§ **Stored data**:
::::::::::

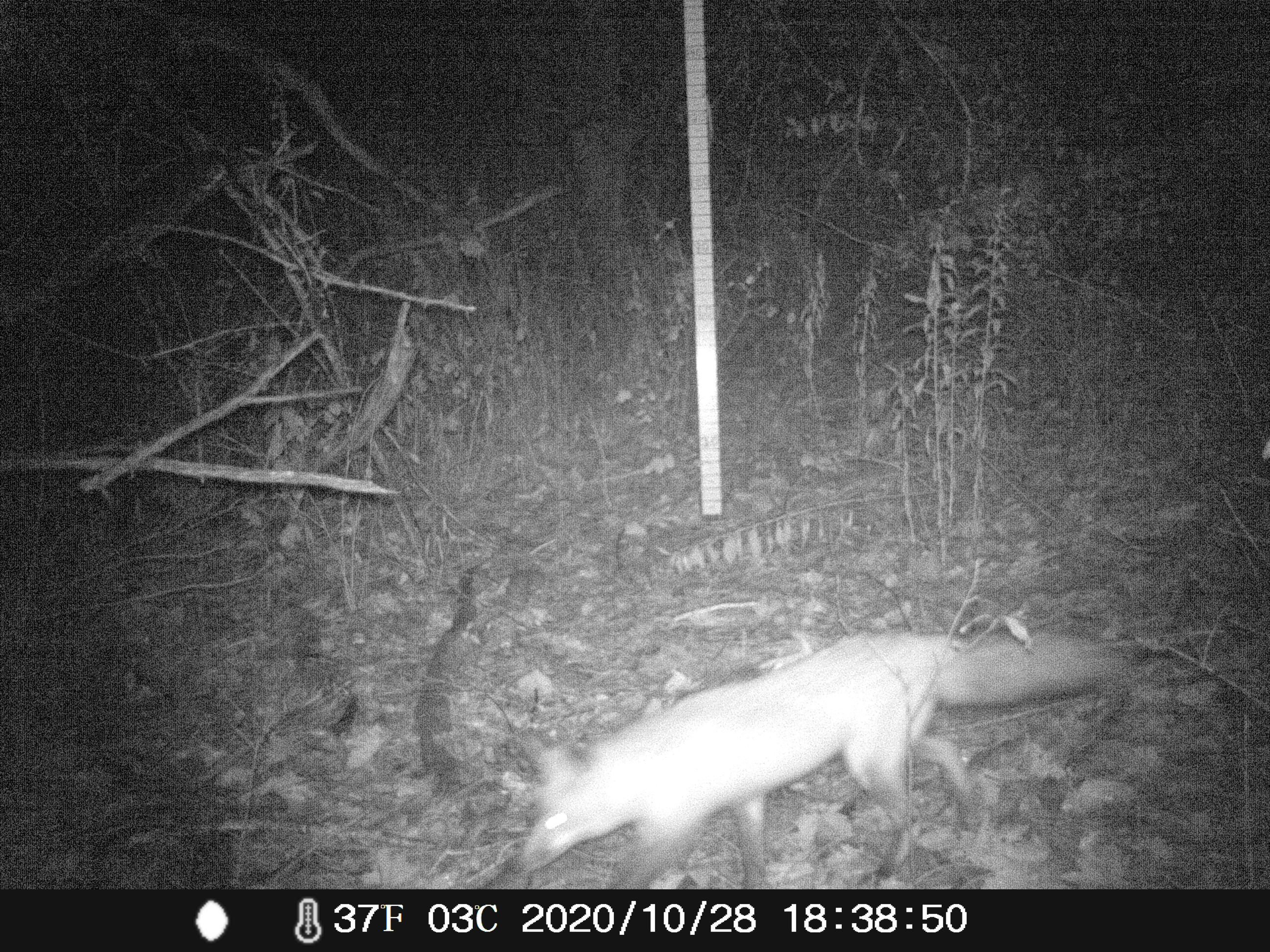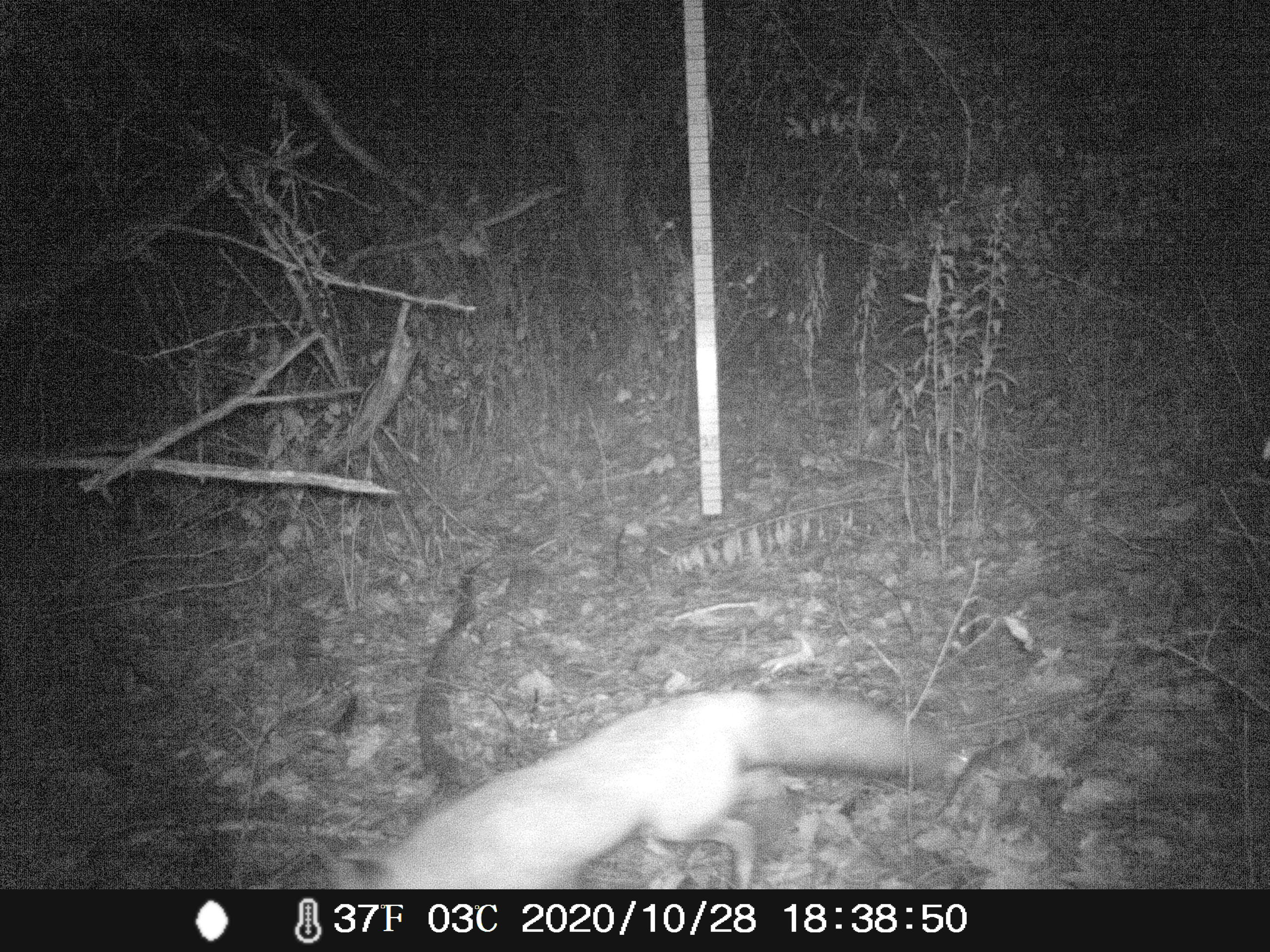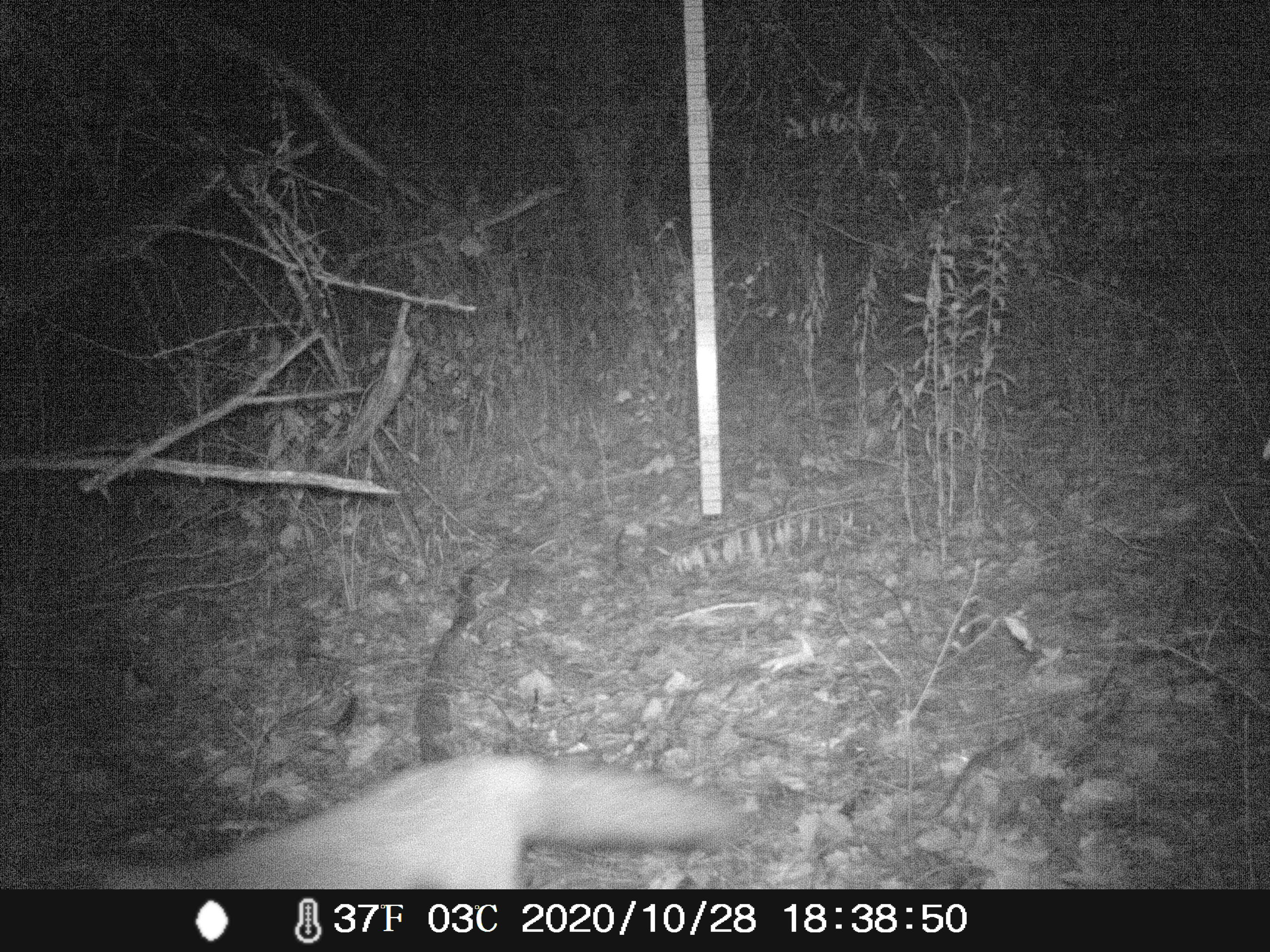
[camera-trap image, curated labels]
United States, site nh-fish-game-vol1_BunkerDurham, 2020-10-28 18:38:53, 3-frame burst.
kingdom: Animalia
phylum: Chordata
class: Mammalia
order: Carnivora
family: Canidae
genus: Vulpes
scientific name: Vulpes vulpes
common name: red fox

::::::::::

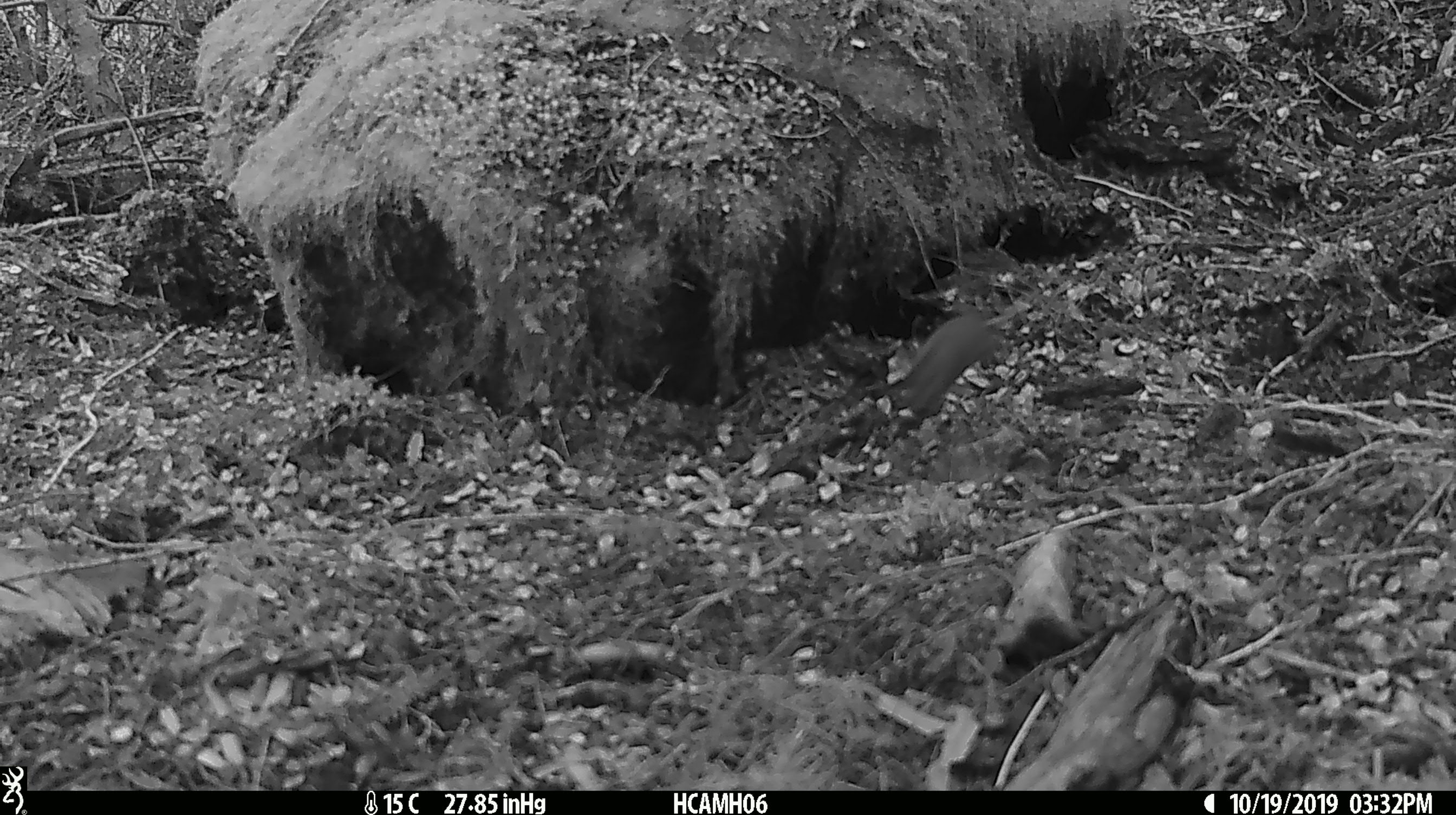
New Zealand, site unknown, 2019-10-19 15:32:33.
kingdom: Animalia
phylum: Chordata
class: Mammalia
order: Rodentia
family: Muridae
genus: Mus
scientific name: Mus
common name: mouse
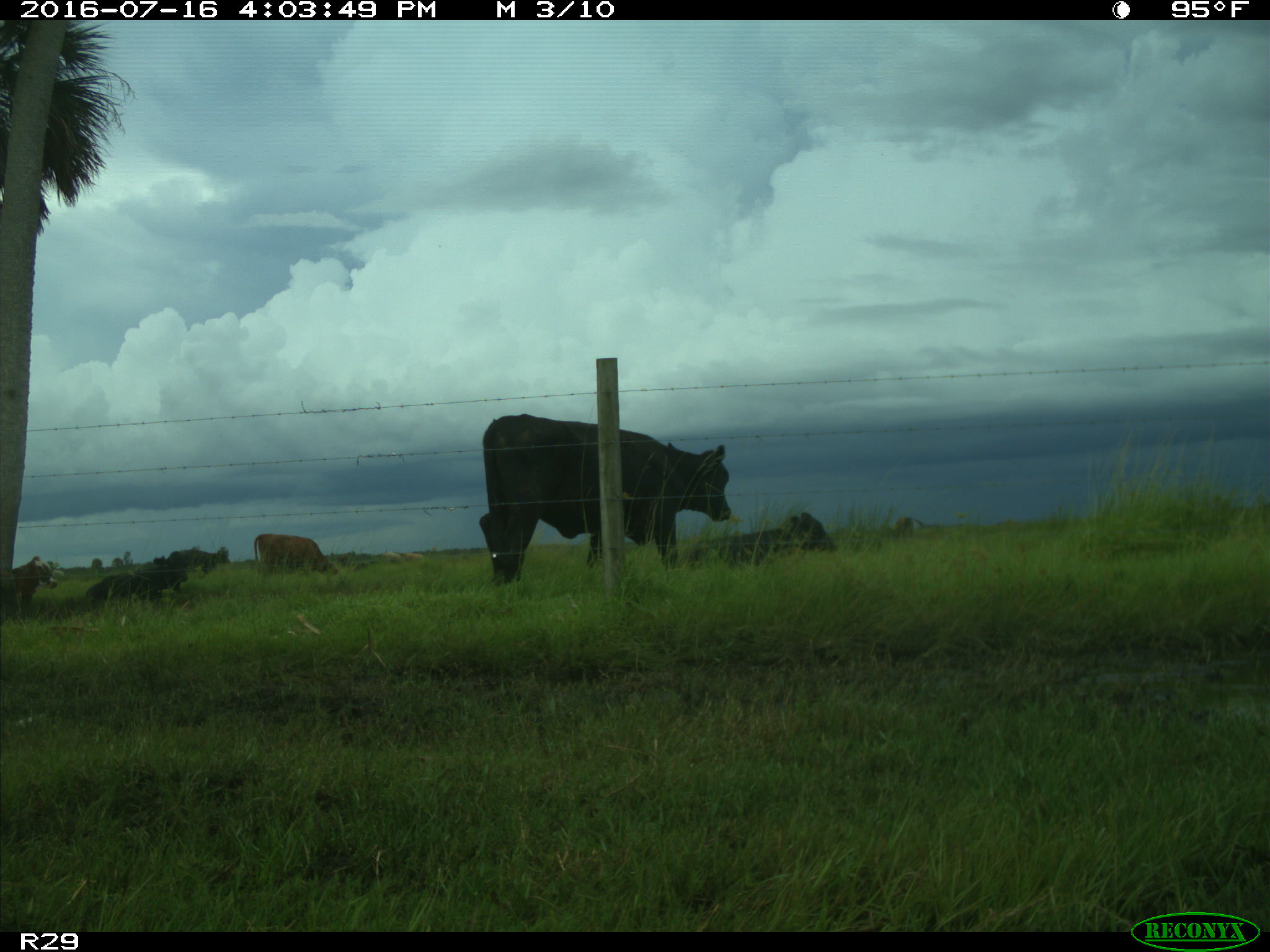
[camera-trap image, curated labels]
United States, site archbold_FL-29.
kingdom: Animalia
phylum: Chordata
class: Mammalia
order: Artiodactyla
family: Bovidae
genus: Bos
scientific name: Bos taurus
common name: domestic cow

::::::::::

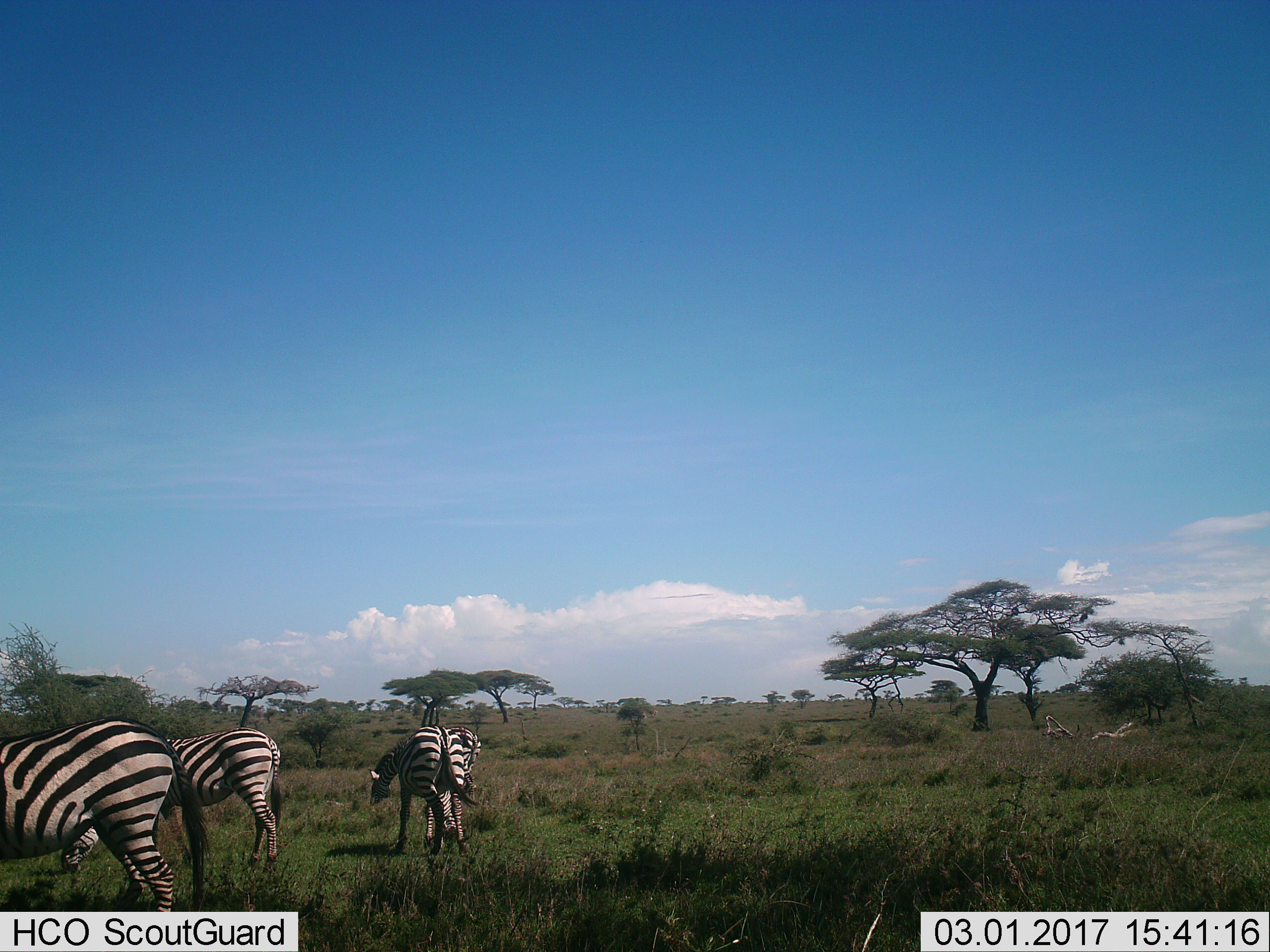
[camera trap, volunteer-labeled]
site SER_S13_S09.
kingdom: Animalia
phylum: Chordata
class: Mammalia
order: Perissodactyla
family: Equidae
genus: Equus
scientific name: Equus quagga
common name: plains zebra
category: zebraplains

::::::::::

§ **What the task asks**: Go through the entries above and pull out each line with "site" in it.

§ **Solution below**:
United States, site nh-fish-game-vol1_BunkerDurham, 2020-10-28 18:38:53, 3-frame burst.
New Zealand, site unknown, 2019-10-19 15:32:33.
United States, site archbold_FL-29.
site SER_S13_S09.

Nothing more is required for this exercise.